What the task requires
Your task is to extract the lines from the one holding "MY DNA Fleece" through the end of the material. Set them down exactly and add nothing.

== Segment start ==

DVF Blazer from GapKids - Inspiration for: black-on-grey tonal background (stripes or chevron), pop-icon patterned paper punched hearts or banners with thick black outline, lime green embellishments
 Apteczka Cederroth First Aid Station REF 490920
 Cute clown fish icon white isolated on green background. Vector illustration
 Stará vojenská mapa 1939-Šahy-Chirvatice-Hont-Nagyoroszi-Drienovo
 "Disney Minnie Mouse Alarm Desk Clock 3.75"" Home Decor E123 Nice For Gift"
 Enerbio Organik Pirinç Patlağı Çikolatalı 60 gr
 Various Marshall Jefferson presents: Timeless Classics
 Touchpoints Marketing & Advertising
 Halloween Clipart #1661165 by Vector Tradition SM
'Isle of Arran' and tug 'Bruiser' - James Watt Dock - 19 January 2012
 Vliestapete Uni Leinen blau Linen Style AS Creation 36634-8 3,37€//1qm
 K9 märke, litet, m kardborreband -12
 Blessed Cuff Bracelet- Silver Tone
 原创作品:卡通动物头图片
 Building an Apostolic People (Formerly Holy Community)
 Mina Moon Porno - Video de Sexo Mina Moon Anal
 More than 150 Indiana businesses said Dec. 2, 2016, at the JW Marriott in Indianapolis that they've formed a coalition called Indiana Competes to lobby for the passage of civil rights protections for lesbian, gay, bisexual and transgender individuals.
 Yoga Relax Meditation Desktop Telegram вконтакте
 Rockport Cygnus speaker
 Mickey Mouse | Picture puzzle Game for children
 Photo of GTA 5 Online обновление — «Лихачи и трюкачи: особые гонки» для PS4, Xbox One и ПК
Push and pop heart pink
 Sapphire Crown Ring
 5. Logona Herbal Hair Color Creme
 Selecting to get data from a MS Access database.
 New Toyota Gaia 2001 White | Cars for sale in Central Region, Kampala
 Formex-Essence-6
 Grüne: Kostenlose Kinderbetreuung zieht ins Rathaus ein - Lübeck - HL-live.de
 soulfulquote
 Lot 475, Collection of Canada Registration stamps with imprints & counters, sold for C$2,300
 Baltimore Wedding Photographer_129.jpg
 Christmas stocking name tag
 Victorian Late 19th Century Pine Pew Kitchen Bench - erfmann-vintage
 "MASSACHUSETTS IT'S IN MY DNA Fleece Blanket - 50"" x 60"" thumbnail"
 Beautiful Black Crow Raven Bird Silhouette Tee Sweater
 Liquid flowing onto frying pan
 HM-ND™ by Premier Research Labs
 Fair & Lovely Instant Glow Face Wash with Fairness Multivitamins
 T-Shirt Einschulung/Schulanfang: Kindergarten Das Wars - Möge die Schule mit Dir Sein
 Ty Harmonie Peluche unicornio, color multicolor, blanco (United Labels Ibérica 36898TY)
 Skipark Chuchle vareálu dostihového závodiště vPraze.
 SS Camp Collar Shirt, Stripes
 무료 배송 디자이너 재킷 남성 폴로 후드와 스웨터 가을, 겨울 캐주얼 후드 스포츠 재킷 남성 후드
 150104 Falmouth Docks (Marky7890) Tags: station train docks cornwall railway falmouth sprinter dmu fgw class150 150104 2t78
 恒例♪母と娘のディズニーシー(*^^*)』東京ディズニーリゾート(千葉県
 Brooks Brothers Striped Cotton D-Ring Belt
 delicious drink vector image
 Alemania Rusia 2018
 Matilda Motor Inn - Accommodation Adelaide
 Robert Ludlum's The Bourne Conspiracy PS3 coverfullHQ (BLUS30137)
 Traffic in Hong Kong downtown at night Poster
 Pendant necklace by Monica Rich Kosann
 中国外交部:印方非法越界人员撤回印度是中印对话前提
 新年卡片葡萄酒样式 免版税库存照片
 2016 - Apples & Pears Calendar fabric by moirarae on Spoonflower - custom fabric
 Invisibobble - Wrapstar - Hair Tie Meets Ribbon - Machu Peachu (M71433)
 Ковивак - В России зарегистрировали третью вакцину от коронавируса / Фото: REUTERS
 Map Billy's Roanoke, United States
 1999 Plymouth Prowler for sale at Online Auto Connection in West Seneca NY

== Segment end ==

Response area
 "MASSACHUSETTS IT'S IN MY DNA Fleece Blanket - 50"" x 60"" thumbnail"
 Beautiful Black Crow Raven Bird Silhouette Tee Sweater
 Liquid flowing onto frying pan
 HM-ND™ by Premier Research Labs
 Fair & Lovely Instant Glow Face Wash with Fairness Multivitamins
 T-Shirt Einschulung/Schulanfang: Kindergarten Das Wars - Möge die Schule mit Dir Sein
 Ty Harmonie Peluche unicornio, color multicolor, blanco (United Labels Ibérica 36898TY)
 Skipark Chuchle vareálu dostihového závodiště vPraze.
 SS Camp Collar Shirt, Stripes
 무료 배송 디자이너 재킷 남성 폴로 후드와 스웨터 가을, 겨울 캐주얼 후드 스포츠 재킷 남성 후드
 150104 Falmouth Docks (Marky7890) Tags: station train docks cornwall railway falmouth sprinter dmu fgw class150 150104 2t78
 恒例♪母と娘のディズニーシー(*^^*)』東京ディズニーリゾート(千葉県
 Brooks Brothers Striped Cotton D-Ring Belt
 delicious drink vector image
 Alemania Rusia 2018
 Matilda Motor Inn - Accommodation Adelaide
 Robert Ludlum's The Bourne Conspiracy PS3 coverfullHQ (BLUS30137)
 Traffic in Hong Kong downtown at night Poster
 Pendant necklace by Monica Rich Kosann
 中国外交部:印方非法越界人员撤回印度是中印对话前提
 新年卡片葡萄酒样式 免版税库存照片
 2016 - Apples & Pears Calendar fabric by moirarae on Spoonflower - custom fabric
 Invisibobble - Wrapstar - Hair Tie Meets Ribbon - Machu Peachu (M71433)
 Ковивак - В России зарегистрировали третью вакцину от коронавируса / Фото: REUTERS
 Map Billy's Roanoke, United States
 1999 Plymouth Prowler for sale at Online Auto Connection in West Seneca NY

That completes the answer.